TEXT PASSAGE:
People who have created a static website in S3 might be saying that I used a bad bucket name, because now I can’t use CNAMEs with the bucket. Well, I have the useful experience of writing this after discovering that HTTPS requests to the bucket don’t work because S3 doesn’t support HTTPS to the website endpoint. CloudFront doesn’t have restrictions on bucket naming, especially where we’re going to use the website endpoint so we can use redirections. (Hat tip to a StackOverflow question and another one as well.)

Amazon Certificate Manager

So I ended up using CloudFront. But first, I had to create a certificate with ACM. Because I’m creating a subdomain cert, I had to use the CLI – the console only allows you to create a *.domain.com or domain.com cert.

aws acm request-certificate --domain-name tw.kyle.io --domain-validation-options DomainName=tw.kyle.io,ValidationDomain=kyle.io

I had to approve the certificate creation, which required waiting for the email. If you try to create you get an error about the cert not existing: A client error (InvalidViewerCertificate) occurred when calling the CreateDistribution operation: The specified SSL certificate doesn't exist, isn't valid, or doesn't include a valid certificate chain.

CloudFront Magic

Then, it was time to configure the CloudFront distribution. Which isn’t trivial, there’s a bunch of options, and it wouldn’t surprise me if I screwed something up. To get the options below, I created a distribution through the AWS console, then compared that against a generated template (aws cloudfront create-distribution --generate-cli-skeleton).

CHALLENGES:
a) Return the part of the passage on CloudFront setup that begins at the words "aws acm request-certificate" and stops after the words "cloudfront create-distribution --generate-cli-skeleton).".
b) In the passage on CloudFront setup, why did the certificate for the subdomain have to be requested through the CLI?
The material that follows has no connection to the passage on CloudFront setup.

Spatial reasoning material:
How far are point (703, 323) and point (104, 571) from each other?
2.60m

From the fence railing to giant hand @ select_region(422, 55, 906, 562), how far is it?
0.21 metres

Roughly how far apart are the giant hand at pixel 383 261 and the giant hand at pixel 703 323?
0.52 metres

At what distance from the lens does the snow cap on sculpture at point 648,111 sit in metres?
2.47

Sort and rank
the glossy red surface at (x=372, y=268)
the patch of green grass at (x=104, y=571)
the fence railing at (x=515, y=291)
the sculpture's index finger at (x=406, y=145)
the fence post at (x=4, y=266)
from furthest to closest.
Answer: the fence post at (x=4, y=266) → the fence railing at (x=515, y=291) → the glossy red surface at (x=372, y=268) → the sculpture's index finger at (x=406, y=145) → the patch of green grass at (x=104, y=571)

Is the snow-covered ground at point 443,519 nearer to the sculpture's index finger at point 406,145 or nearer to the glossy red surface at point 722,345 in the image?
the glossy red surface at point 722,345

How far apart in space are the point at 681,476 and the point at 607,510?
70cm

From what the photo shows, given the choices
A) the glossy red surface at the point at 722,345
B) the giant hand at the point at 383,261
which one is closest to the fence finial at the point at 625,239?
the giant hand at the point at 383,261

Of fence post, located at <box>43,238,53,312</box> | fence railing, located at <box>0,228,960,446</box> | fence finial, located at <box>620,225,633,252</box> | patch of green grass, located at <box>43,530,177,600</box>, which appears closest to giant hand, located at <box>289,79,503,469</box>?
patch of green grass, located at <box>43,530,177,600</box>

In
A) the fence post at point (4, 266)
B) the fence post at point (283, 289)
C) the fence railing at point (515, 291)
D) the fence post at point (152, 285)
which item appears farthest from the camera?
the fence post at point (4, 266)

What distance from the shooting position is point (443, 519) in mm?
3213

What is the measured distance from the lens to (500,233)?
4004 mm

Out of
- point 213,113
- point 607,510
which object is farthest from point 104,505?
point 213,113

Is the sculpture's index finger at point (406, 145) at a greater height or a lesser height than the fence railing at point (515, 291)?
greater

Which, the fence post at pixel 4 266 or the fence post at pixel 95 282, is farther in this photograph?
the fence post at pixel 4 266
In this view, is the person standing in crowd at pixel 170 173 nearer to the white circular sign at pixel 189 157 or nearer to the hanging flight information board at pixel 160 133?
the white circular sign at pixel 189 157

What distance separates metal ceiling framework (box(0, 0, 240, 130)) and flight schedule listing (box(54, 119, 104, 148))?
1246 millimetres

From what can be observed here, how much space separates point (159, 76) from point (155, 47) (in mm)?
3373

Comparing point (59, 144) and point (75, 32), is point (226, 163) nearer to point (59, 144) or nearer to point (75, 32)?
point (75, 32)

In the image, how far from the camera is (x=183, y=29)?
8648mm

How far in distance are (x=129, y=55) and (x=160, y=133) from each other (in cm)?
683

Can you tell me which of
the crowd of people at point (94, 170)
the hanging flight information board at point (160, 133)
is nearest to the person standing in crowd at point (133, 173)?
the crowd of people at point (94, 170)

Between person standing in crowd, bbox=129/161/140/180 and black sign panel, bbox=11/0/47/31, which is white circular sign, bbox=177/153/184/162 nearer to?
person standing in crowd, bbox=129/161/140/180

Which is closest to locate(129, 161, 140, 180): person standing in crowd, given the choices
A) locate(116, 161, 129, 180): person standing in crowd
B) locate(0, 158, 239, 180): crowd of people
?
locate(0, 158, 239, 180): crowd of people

FINAL ANSWERS:
a)
aws acm request-certificate --domain-name tw.kyle.io --domain-validation-options DomainName=tw.kyle.io,ValidationDomain=kyle.io

I had to approve the certificate creation, which required waiting for the email. If you try to create you get an error about the cert not existing: A client error (InvalidViewerCertificate) occurred when calling the CreateDistribution operation: The specified SSL certificate doesn't exist, isn't valid, or doesn't include a valid certificate chain.

CloudFront Magic

Then, it was time to configure the CloudFront distribution. Which isn’t trivial, there’s a bunch of options, and it wouldn’t surprise me if I screwed something up. To get the options below, I created a distribution through the AWS console, then compared that against a generated template (aws cloudfront create-distribution --generate-cli-skeleton).

b) The console only allows creating a *.domain.com or domain.com certificate.